• **Work order 1**
In the article on citizenship and birth tourism below, why does the author describe the contemplated policy change as a knee-jerk reaction? Answer in one to three sentences.
• **Work order 2**
Summarize the article on citizenship and birth tourism in two sentences.
• **Work order 3**
Resume the article on citizenship and birth tourism after its final sentence, keeping to the same voice and line of argument.

• **Text for analysis**
#####

Citizenship and Birth Tourism2012-03-05
Changes to Canada’s immigration law are now happening at an astonishing rate as compared to previous years.
Just recently, the Minister for Immigration announced that he may be revising rules around citizenship to curtail what is called “birth tourism”.
Currently, Canada’s citizenship rules are such that any person born on Canadian soil automatically receives Canadian citizenship (in fact, even a person born while flying through the air above Canada also receives Canadian citizenship).
However, there have been reports of unscrupulous, so-called “consultants” who have been advising women in foreign countries to conceal their pregnancies, apply for a tourist visa (or other temporary visa), and give birth in Canada to ensure that their child received Canadian citizenship.
On top of that, hospitals have been reporting that foreign women who give birth here to give their child citizenship then leaving the country without having paid the (often substantial) medical bills.
Those are the justifications given by the government, however, there are some serious issues with regard to this contemplated change in policy.
There is no hard evidence of the numbers of people engaging in “birth tourism.” There is no doubt that is occuring, but without any hard numbers, it seems to be a knee-jerk reaction for such a fundamental policy change.
Canada and the USA are the only remaining countries that grant citizenship based on birth and for good reason in my view.

#####

Dataset entries:
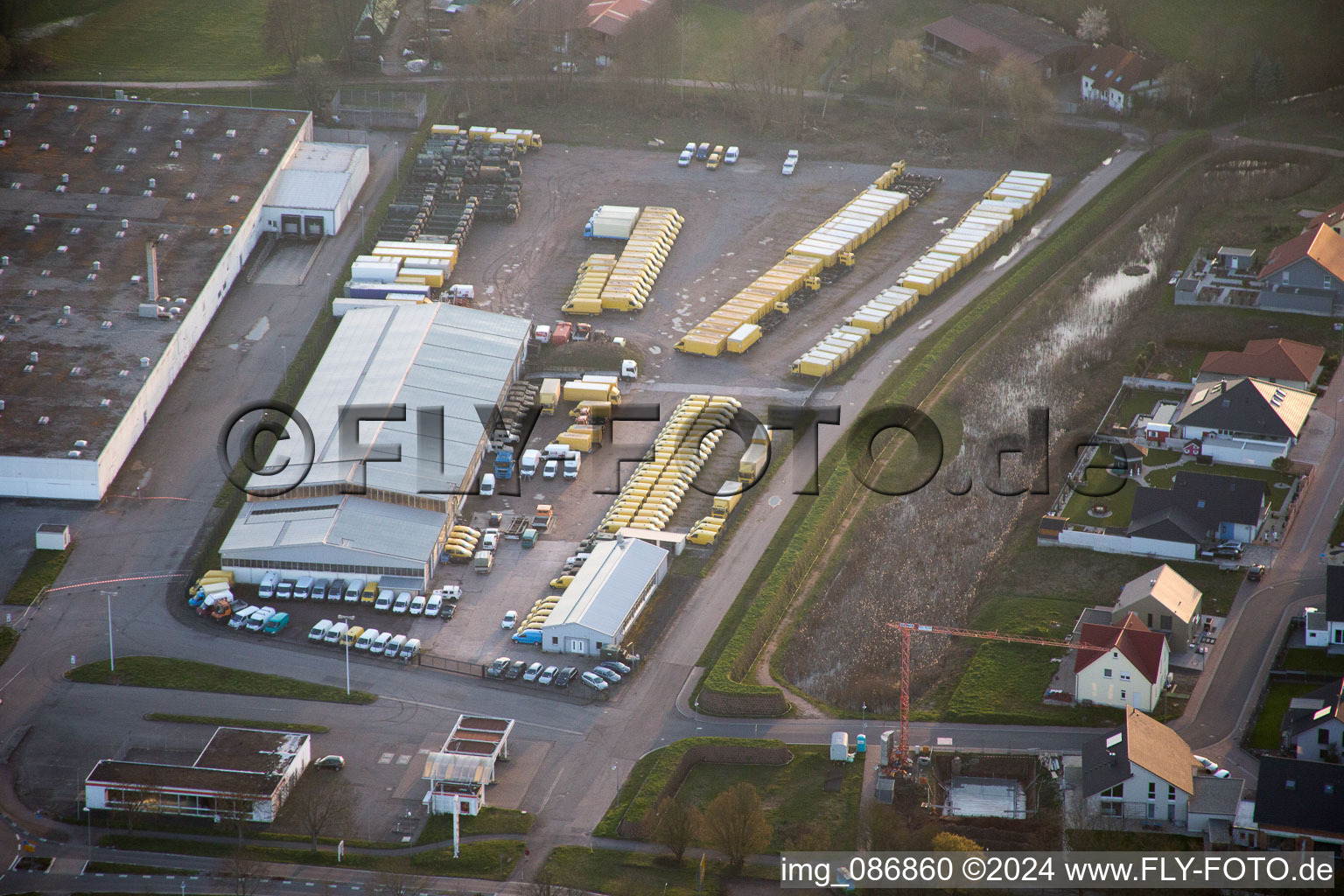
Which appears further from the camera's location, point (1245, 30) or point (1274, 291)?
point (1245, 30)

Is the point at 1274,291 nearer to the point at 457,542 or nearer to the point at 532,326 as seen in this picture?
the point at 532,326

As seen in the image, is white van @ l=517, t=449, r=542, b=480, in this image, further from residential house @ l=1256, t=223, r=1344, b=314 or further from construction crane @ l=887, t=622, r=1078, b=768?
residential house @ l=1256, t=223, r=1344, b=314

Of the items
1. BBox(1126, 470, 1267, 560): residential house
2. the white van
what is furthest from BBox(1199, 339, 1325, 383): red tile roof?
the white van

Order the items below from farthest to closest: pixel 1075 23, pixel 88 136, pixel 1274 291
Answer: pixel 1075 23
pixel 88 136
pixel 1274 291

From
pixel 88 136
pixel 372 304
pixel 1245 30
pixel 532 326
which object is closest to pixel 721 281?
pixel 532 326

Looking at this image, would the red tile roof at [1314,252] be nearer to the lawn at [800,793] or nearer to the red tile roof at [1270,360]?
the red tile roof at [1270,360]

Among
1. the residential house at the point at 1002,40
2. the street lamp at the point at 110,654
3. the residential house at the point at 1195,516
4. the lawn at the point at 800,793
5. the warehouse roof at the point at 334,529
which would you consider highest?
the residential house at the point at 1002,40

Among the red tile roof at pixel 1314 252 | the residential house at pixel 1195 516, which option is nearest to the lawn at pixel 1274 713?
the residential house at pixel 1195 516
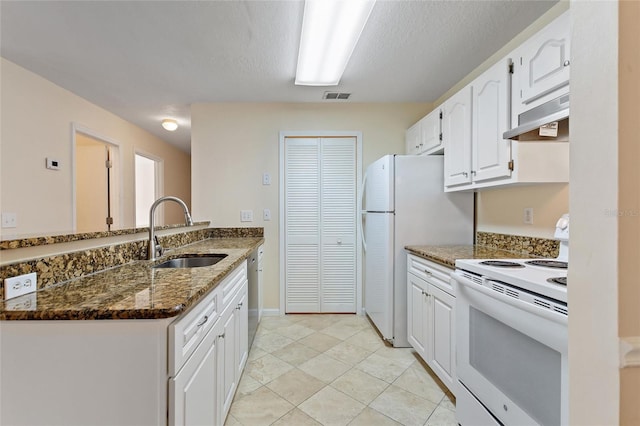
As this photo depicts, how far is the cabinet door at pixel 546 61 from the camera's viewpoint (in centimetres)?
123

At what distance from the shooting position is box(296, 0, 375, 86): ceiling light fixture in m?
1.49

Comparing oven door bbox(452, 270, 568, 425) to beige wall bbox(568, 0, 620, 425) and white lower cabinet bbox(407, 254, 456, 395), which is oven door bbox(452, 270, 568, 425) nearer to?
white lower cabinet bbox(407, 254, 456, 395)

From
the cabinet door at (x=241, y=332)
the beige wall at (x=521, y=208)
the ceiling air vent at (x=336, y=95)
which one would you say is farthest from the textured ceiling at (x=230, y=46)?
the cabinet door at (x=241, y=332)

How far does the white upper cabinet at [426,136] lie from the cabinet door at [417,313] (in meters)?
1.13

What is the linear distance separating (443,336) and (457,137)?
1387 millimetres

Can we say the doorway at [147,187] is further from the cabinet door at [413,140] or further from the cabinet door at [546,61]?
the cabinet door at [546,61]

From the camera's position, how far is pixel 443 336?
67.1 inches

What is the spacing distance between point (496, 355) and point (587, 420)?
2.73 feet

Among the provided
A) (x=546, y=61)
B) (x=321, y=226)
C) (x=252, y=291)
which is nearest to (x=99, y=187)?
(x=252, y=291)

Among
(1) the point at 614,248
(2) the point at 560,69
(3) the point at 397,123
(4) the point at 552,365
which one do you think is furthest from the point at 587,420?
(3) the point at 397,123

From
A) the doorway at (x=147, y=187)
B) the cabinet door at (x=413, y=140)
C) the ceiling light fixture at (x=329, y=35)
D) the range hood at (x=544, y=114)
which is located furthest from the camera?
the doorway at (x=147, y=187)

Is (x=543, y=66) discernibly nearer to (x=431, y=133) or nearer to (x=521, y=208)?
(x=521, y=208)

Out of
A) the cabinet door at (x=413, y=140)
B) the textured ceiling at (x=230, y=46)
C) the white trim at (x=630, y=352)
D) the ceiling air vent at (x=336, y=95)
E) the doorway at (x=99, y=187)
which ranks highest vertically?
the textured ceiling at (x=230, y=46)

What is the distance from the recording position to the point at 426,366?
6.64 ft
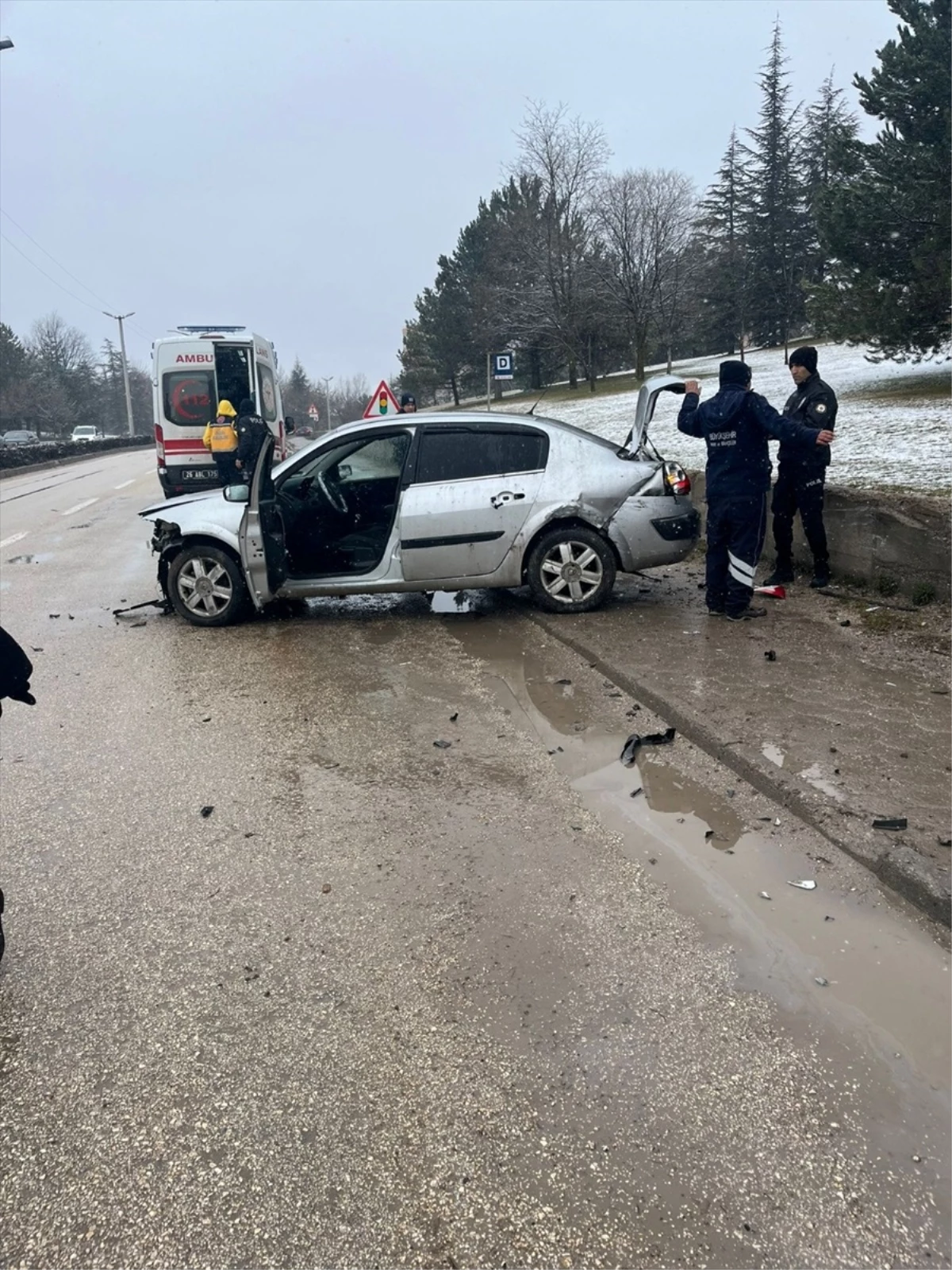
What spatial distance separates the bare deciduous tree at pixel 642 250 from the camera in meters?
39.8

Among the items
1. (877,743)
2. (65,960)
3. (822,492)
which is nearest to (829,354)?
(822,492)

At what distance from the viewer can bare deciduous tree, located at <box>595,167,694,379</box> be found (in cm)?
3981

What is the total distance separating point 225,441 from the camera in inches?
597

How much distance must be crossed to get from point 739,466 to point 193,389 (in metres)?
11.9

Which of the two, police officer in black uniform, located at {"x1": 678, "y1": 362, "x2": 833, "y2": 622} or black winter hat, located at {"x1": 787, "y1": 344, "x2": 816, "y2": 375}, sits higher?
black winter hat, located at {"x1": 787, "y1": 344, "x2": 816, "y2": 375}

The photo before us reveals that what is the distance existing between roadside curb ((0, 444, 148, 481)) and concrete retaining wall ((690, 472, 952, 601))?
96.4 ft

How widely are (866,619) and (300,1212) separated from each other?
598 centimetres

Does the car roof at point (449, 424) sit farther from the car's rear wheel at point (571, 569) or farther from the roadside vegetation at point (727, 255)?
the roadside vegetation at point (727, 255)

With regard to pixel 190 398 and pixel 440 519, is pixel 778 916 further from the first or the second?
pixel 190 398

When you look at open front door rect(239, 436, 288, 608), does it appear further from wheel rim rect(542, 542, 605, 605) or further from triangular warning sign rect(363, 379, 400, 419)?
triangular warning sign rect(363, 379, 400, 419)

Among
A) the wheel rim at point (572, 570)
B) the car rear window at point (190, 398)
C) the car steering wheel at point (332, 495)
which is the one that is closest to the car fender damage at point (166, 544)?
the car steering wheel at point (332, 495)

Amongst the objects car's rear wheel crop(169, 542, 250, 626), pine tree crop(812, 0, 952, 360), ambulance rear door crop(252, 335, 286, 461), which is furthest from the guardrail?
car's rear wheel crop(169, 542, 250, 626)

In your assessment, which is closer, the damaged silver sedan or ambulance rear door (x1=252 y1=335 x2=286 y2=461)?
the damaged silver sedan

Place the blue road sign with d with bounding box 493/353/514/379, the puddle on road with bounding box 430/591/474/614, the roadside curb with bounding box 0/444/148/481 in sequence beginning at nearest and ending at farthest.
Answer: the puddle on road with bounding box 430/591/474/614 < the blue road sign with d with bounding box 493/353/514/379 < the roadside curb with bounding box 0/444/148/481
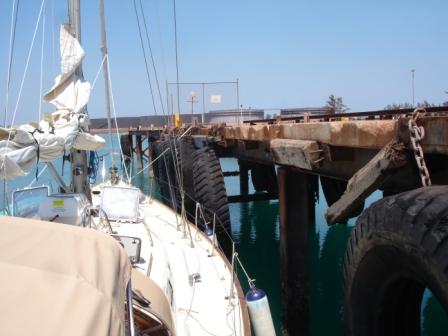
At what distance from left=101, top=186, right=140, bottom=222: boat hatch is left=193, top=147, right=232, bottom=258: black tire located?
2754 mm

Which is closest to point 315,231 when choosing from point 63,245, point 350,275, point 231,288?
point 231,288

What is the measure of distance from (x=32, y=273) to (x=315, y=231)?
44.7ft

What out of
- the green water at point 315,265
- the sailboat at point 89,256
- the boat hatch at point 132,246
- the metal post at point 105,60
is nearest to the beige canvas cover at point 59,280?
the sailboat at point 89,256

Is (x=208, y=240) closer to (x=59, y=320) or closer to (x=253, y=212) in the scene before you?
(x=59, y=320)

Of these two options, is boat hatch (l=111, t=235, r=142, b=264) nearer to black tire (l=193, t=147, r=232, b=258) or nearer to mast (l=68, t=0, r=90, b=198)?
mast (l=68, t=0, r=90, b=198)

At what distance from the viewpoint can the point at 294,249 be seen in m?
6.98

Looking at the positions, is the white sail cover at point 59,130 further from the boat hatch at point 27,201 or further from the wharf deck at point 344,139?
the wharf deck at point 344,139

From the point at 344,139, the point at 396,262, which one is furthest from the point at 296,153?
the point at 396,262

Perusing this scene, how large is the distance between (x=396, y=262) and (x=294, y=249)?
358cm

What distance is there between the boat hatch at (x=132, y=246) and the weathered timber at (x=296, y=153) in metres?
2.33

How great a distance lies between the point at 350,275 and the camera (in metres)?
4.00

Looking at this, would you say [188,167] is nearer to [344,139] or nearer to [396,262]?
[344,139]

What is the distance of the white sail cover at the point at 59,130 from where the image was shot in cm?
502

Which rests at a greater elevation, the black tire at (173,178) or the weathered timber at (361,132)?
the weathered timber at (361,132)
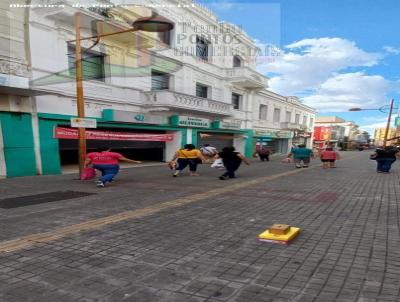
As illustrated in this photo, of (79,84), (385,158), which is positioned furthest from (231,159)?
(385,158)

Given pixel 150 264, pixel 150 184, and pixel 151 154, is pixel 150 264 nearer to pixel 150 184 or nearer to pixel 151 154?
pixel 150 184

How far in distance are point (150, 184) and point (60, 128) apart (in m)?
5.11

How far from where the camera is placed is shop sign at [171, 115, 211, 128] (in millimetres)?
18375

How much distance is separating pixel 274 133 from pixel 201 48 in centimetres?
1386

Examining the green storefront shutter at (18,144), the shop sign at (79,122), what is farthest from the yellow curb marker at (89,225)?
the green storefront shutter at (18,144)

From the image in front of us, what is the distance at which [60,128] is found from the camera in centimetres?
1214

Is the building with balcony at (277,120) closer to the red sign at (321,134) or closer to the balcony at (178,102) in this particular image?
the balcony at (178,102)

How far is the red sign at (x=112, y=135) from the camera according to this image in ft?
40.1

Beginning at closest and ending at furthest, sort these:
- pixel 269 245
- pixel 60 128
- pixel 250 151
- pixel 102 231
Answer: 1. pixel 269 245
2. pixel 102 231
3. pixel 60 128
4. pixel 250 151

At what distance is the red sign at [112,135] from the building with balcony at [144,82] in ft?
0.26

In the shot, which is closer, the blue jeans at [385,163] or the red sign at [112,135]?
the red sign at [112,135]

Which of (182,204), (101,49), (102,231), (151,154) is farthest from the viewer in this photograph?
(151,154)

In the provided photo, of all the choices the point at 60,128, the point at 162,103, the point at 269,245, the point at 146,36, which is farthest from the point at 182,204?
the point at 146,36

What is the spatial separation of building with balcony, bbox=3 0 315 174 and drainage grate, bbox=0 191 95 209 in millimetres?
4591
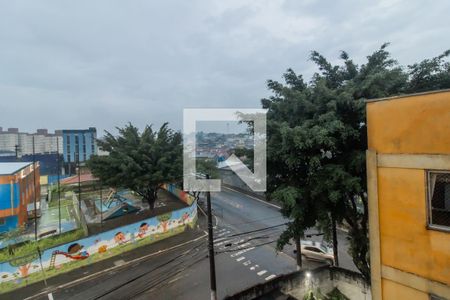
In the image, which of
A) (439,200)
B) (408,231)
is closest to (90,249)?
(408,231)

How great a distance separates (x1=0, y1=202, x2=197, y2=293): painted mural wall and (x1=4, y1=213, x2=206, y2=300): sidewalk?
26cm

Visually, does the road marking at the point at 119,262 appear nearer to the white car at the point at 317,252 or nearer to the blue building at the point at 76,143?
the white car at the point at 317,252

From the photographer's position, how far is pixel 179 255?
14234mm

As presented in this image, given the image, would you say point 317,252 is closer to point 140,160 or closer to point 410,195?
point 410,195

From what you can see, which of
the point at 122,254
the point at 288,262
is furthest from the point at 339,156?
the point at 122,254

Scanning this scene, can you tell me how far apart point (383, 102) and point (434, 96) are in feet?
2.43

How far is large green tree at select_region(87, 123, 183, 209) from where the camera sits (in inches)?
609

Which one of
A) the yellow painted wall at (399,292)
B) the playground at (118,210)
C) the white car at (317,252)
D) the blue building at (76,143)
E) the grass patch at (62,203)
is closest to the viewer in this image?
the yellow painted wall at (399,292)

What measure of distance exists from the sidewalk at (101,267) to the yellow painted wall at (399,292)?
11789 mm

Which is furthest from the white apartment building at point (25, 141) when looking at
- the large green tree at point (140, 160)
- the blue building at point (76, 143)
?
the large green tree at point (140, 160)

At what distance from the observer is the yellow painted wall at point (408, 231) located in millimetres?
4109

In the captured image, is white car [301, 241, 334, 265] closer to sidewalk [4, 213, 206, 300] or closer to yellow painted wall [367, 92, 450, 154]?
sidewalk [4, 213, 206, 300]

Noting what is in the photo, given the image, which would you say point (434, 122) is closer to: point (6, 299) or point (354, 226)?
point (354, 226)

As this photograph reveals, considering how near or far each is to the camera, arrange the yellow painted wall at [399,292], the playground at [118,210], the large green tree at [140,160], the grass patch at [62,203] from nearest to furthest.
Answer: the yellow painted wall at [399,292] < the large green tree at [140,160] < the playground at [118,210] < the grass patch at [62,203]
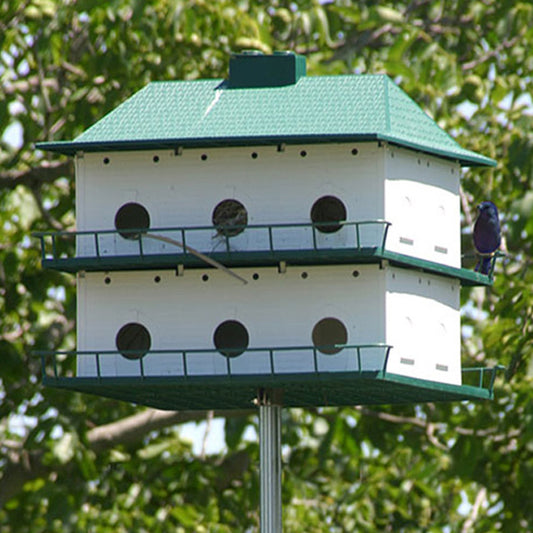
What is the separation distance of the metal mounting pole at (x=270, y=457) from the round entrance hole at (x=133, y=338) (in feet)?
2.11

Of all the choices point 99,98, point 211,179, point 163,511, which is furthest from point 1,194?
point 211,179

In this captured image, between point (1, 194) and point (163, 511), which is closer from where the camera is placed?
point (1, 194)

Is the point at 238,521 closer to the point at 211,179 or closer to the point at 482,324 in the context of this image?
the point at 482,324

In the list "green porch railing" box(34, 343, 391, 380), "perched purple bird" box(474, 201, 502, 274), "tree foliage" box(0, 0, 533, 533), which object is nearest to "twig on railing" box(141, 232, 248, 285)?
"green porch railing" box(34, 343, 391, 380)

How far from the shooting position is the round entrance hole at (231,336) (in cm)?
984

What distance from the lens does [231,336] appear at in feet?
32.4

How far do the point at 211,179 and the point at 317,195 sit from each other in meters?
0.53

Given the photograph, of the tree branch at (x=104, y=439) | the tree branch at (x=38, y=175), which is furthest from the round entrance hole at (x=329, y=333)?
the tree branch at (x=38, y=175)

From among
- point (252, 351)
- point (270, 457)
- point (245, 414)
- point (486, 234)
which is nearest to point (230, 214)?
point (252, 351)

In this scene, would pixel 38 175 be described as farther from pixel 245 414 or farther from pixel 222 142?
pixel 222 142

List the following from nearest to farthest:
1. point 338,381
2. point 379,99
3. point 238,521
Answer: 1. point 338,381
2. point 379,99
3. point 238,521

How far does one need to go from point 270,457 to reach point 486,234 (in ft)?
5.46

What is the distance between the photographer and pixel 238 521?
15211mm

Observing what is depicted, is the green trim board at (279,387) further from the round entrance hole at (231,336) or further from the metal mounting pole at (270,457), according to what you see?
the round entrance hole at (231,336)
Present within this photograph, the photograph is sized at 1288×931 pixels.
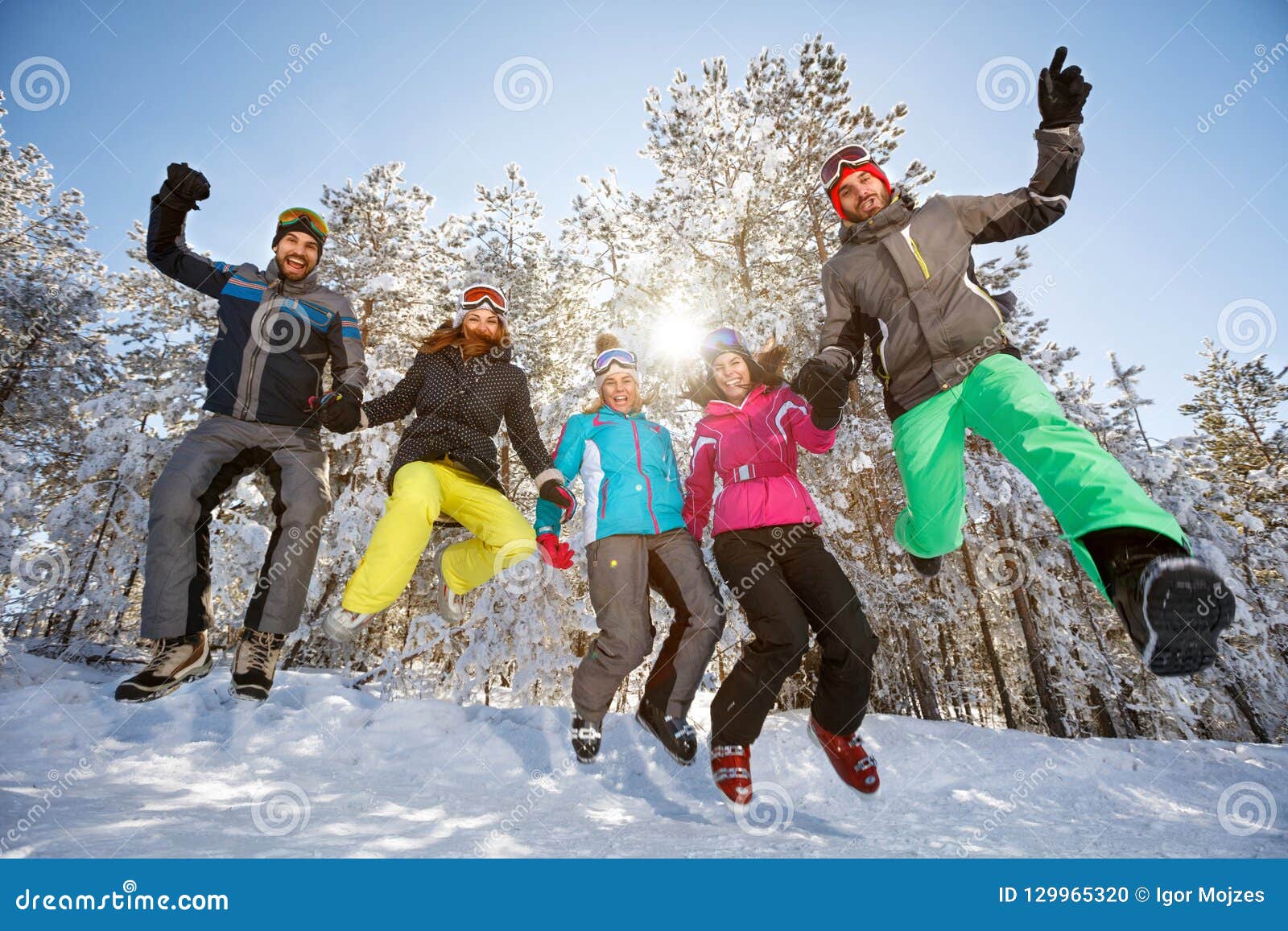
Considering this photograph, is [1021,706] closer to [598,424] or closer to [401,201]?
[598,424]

#####

• **Reply 1**
The author points out that there is no hard evidence of how many people engage in birth tourism. Although the practice is occurring, making so fundamental a policy change without hard numbers seems to the author a knee-jerk reaction.

• **Reply 2**
Canada's Minister for Immigration has announced that he may revise the rules under which anyone born on Canadian soil automatically receives citizenship in order to curtail birth tourism. The government cites consultants who advise foreign women to conceal their pregnancies and give birth in Canada, and hospitals left with unpaid medical bills, but the author objects that without hard numbers the change seems a knee-jerk reaction and holds that Canada and the USA grant citizenship by birth for good reason.

• **Reply 3**
Granting citizenship upon birth in the country encourages immigration. Parents know that once they immigrate to Canada, their children will have a right to live here. There won’t be a risk (however remote) that their children would have to leave the only country they have ever known.
As a permanent resident, you simply do not have the certainty that a citizen has in terms of remaining in the country. This is a big factor for incoming immigrants – certainty of citizenship for their children.
To dispose of this rule without concrete knowledge of the problem or policy alternatives to deal with it seems a bit premature in my view.
It also goes against the tradition of Canada being a welcoming and tolerant country. There have been countless children born here, who have attained citizenship, and gone on to contribute in countless positive ways to our culture and society.
Let’s not cut them short without a thorough review of this important issue.